Harold Wayne Lovell had left his Chicago home in 1977 to try to find a construction job and had not been seen since, the Chicago Tribune reported.
But he was found in South Florida after family members contacted the Cook County sheriff's office when it reopened the Gacy case to identify eight long-unidentified victims, the Tribune said.
The sheriff's office this month said technology advances had allowed suitable DNA samples to be collected from the remains of eight unidentified male victims. And Lovell's family members contacted the sheriff's office two weeks ago to submit a genetic profile.

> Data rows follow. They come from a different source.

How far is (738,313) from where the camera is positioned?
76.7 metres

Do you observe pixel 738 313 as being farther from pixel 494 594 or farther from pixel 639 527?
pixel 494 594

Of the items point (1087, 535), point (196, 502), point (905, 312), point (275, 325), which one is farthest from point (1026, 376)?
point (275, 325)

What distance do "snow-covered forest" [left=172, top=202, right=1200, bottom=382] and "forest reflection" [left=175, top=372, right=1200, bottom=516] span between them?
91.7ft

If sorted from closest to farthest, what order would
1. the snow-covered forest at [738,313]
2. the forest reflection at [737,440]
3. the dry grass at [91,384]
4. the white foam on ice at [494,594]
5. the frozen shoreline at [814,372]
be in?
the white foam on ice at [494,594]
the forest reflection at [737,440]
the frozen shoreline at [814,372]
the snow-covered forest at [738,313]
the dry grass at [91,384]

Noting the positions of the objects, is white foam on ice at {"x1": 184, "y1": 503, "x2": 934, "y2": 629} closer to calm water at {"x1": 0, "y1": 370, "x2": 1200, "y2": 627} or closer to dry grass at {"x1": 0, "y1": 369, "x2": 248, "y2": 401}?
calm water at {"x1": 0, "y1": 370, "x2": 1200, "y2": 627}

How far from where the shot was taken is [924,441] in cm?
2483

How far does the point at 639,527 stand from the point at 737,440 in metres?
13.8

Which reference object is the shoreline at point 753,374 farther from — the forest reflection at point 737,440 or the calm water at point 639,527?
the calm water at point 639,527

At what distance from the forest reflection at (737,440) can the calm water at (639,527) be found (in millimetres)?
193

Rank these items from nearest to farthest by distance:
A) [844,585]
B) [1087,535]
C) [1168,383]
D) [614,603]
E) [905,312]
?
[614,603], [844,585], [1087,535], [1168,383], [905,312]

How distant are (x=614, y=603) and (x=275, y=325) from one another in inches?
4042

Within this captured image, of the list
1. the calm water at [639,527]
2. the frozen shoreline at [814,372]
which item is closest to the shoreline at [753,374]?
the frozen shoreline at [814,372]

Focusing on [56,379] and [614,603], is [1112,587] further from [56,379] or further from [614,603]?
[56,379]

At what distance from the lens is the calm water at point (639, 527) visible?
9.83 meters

But instead of confirming suspicions he was one of the 33 young men and boys killed by Gacy, who was executed in 1994, the family found through a police booking photo online that he was alive, though sometimes in trouble with police, in South Florida.
Before dawn Tuesday, Lovell got off a Greyhound bus and was embraced by his sister and brother.
"I've gone from having nothing to having all this," Lovell said. "It's awesome."
He said he had left home because of differences with his mother. In Florida, he worked in shipyards, did lawn work and painting, and worked with horses. He said he had gotten into minor trouble with the law.
Lovell said he had returned to Chicago once to try to find his mother but she had died in 2001.
His sister, Theresa Hasselberg, said her brother looks old, but she was glad to have him home.
"After all these years, he's home," she said.